**Supplied data**.
********
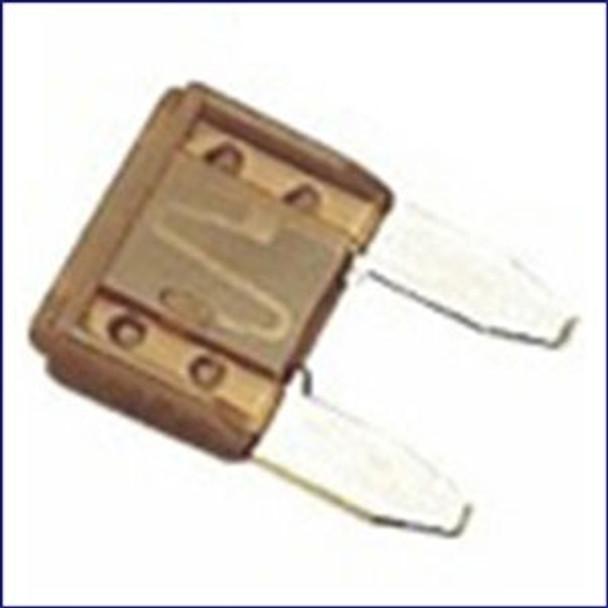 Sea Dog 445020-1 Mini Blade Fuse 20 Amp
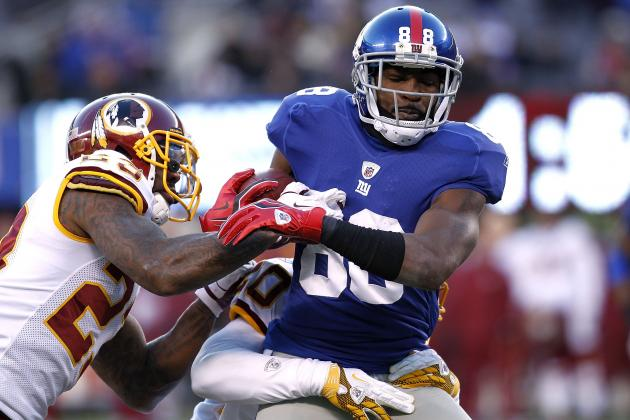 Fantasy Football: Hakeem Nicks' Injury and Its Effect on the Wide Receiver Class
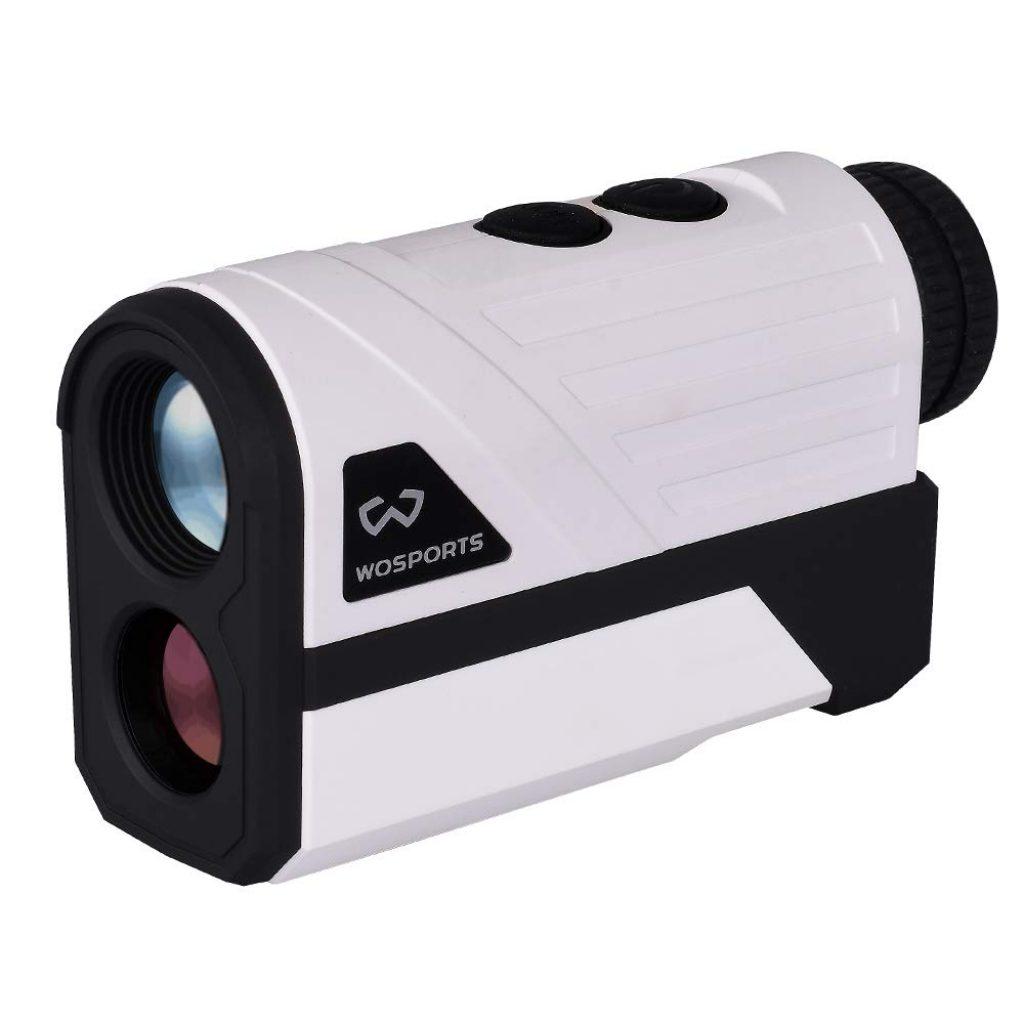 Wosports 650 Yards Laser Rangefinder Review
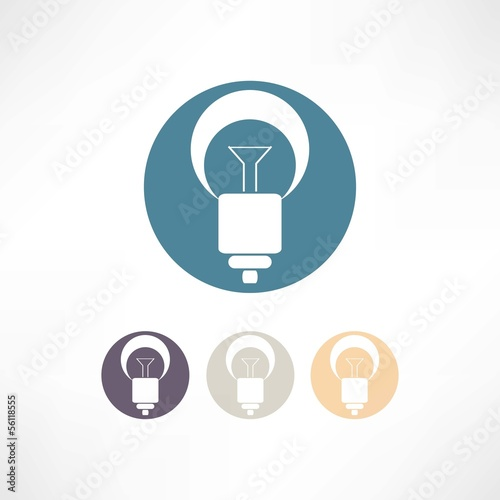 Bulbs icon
********
**About this task**. Your answer should copy the listing word for word, with no pictures in it.

**Exercise answer**.
 Sea Dog 445020-1 Mini Blade Fuse 20 Amp
 Fantasy Football: Hakeem Nicks' Injury and Its Effect on the Wide Receiver Class
 Wosports 650 Yards Laser Rangefinder Review
 Bulbs icon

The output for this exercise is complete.